Nas primeiras horas de votação, e inclusive antes da abertura dos centros eleitorais, às 6h (8h30 de Brasília), milhares de eleitores faziam fila diante de suas mesas de votação, afirmam os meios de comunicação. Cerca de três horas antes - 3h da manhã no horário de Caracas - começaram a ser lançados fogos de artifício, principalmente nos bairros populares, para acordar as pessoas e incentivá-las a ir aos centros de votação.

O barulho foi complementado por equipamentos de megafonia instalados em caminhonetes que percorreram as ruas desses bairros, embora, a essa hora, milhares de eleitores já faziam fila em frente às mesas de votação, à espera do começo do processo, segundo imagens mostradas pela televisão.

Cerca de 17 milhões de venezuelanos foram convocados para escolher 603 cargos que atualmente estão ocupados, majoritariamente, por autoridades ligadas ao governo do presidente Hugo Chávez. Nas últimas eleições regionais, em 2004, o chavismo conquistou 20 dos 22 Estados.

A abstenção nas mesmas eleições há quatro anos atrás foi de 54,6% e seus candidatos ganharam com o voto de 24,5% do total de pessoas convocadas, o que subiu para 57,3% na contabilidade de votos emitidos.

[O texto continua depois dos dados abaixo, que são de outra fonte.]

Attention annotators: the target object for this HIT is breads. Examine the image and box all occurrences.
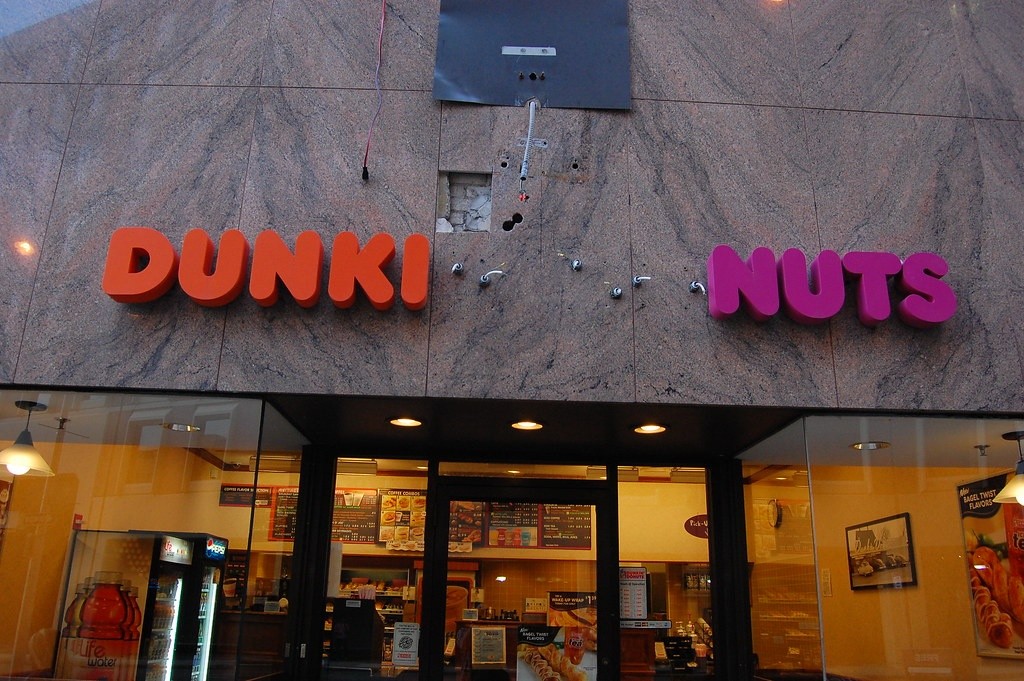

Sandra Oblitas, uma das cinco principais autoridades do Conselho Nacional Eleitoral (CNE), atribuiu a previsão de uma maior ida às urnas a que "as pessoas assumiram de maneira mais responsável a dimensão da importância da participação política", apesar do voto na Venezuela não ser obrigatório.

"Nestas eleições, teremos uma quantidade grande de eleitores, pois o povo venezuelano está consciente do momento político que vive o país", acrescentou Oblitas, mas sem detalhar em quanto estimava que seria a participação eleitoral.

Se o partido de Chávez obtiver vitórias significativas - opção menos provável, segundo analistas, mas que deve ser seriamente considerada -, o presidente diz que pretende "aprofundar" a sua revolução bolivariana. Alguns de seus aliados indicam que Chávez até poderia relançar, na forma de emenda constitucional, a proposta que lhe permitiria ser reeleito indefinidamente, rejeitada em referendo no ano passado por 50,6% dos venezuelanos.

Até a semana passada (quando o governo venezuelano proibiu a sua divulgação), as pesquisas favoreciam o primeiro cenário. De acordo com o instituto Hinterlaces, por exemplo, a oposição, que em 2004 venceu em apenas dois Estados, teria boas chances de conquistar de seis a oito governos estaduais. Dissidentes (ex-chavistas que se recusaram a ingressar no Partido Socialista Unidos da Venezuela, PSUV) poderiam ganhar em outros dois. E o restante - de 10 a 12 Estados - permaneceria com o PSUV, do presidente.